My favourite lures are the LIvely Lure range and I asked a question about whether other people use this lure and had success with it. Or is it is just me.
I am genuinly interested in what results people have had with these lures and who is using them and where.
I have never asked this question before. It is the first time.

I don't see anything wrong with concentrating on a particular lure for some time and get in depth knowledge on how it works and for who and where.

I thought we can choose what Avatar we have and what pictures we post (within reason). I'm sorry if you have a problem with that.

If you really want to know I got tired of my Avatar and I happen to like the Lively Lure logo, and I like using the lures as I have been catching fish on them and I know they work and love telling people they work and showing them fish I catch on them.

If I catch fish I like to help other people catch fish and vise versa.

As far as I can see we are completely on track with regards to the subject on this thread. 
I have seen other people rave on about particular products on other threads and if you look around the forum a bit more you will see that.

I understand that somebody is using the 'Jackal' logo as their Avatar.
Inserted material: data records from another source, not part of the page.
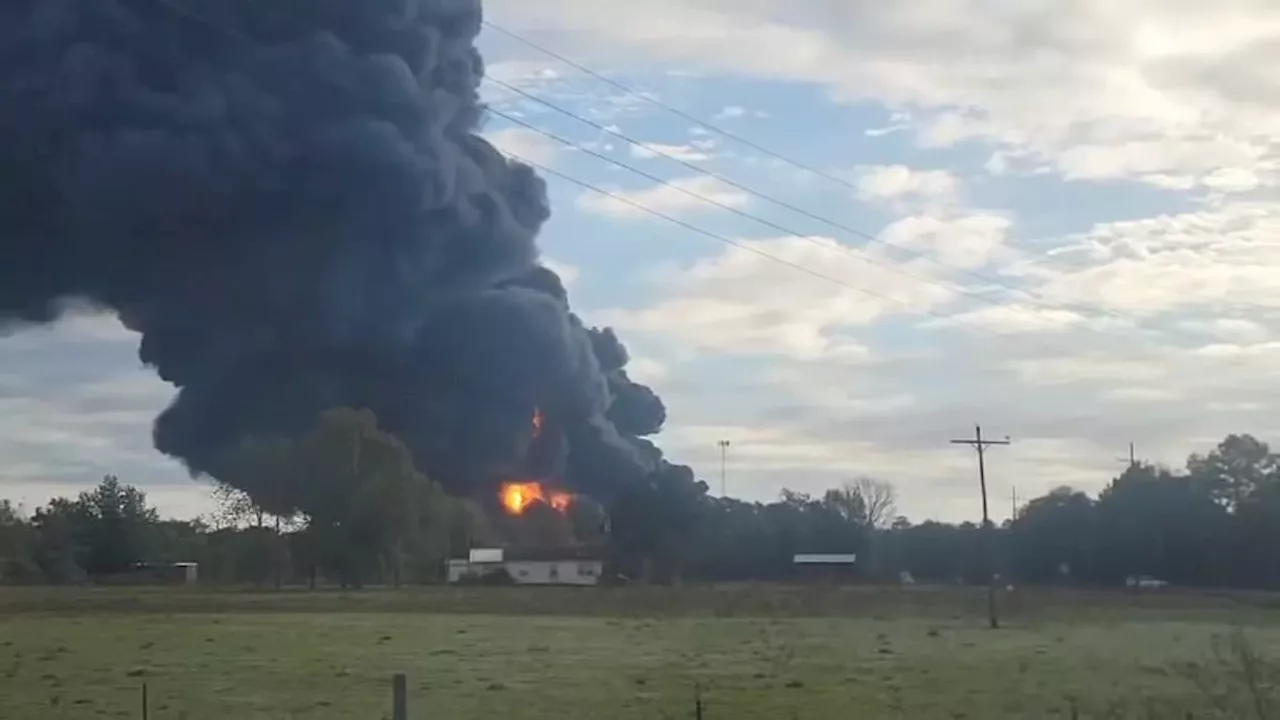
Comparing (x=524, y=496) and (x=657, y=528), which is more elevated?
(x=524, y=496)

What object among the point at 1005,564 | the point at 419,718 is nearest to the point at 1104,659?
the point at 419,718

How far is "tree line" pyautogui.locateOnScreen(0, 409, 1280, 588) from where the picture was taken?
67.4m

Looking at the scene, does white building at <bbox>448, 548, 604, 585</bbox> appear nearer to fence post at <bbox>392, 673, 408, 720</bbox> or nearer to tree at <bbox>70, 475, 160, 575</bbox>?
tree at <bbox>70, 475, 160, 575</bbox>

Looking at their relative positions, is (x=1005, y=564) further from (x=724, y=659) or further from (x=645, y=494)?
(x=724, y=659)

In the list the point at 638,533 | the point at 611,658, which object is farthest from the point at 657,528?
the point at 611,658

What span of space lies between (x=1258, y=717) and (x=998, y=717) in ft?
20.3

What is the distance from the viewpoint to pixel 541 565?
87375mm

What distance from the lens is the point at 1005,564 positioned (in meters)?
73.0

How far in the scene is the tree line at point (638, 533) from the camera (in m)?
67.4

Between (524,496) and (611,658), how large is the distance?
65127 millimetres

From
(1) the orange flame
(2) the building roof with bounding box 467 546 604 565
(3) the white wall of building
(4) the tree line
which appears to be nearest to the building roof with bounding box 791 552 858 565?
(4) the tree line

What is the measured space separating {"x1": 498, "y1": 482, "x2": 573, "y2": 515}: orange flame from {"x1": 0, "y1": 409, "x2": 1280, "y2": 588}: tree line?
65.6 inches

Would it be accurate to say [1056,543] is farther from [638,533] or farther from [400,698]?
[400,698]

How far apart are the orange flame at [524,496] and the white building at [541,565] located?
14.0ft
Have you quizzed them with regards to their use of that also?

I think it's great to have a thread about Lures as I haven't seen many. I'm surprised there hasn't been more additions to this Thread. I think it is a great subject.

Never mind, friends still?

ps Do you own any Lively Lues? They are great.  They have a website showing all the different types and colours also.


----------



## Guest (Dec 5, 2007)

Sorry if I have offended anybody by laying it on a bit thick about these lures but I am genuinly interested in what success other people have had with these lures. Surely there are other people who have used them.
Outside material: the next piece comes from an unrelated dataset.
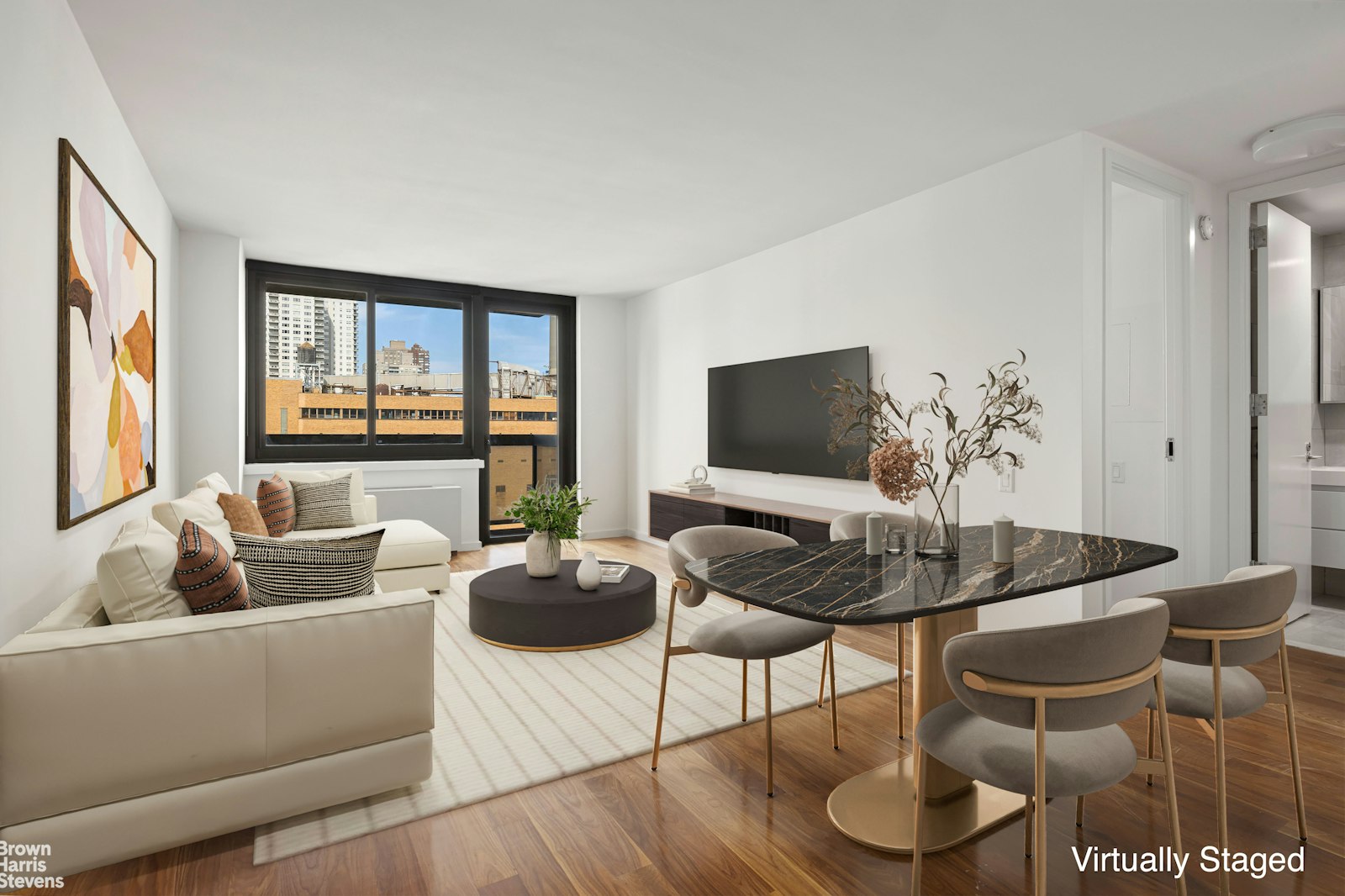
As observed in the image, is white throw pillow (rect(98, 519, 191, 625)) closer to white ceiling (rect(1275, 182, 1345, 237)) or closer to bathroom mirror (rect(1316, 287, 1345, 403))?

I personally would love to see reviews on all lures. I thought this Thread was kind of aimed at that.

At the moment all I do is Eat, Sleep, work and fish so I am very passionate about my fishing.


----------



## milansek (Apr 20, 2006)

Paul they are a good lure been around for a very long time and some off there small models are great as well .NOT AS GOOD AS ECOGEAR :lol: 
MILAN


----------



## Guest (Dec 5, 2007)

G'day Milan!

I was going to call in on you today and say g'day but I missed the turn off. Probably just as well otherwise I would have spent too much time talking about fishing and not get enough work done.

And to keep on the subject of this Thread, yes, those lures have been around for a long time. I noticed that on some of the quality packaging that these lures come in is a 20th anniversary sticker.  

But seriously, I think it is always worthwhile pumping an Australian made product, especially if it is a good one.

Look at vegemite, I don't even like the stuff but it is Australian so thumbs up! (I think it still is anyway)

Anyway...................Bake and Shake!


----------



## milansek (Apr 20, 2006)

WHATS WORK


----------



## Guest (Dec 5, 2007)

I have been doing so much fishing lately I have actually almost forgotten what work is myself. I try to still do a little bit of work just to keep my hand in.


----------



## ArWeTherYet (Mar 25, 2007)

Tim are you ganna be fishing in the river or open waters? what fish are you targeting?

I know billybob uses Bomber lures in gold when fishing for Spanish macs in Noosa, but there not in season yet. You could do a search with noosa, to find more info. Sunshiner is another bloke who fishes Noosa, give him a PM. I'm sure he could help you out.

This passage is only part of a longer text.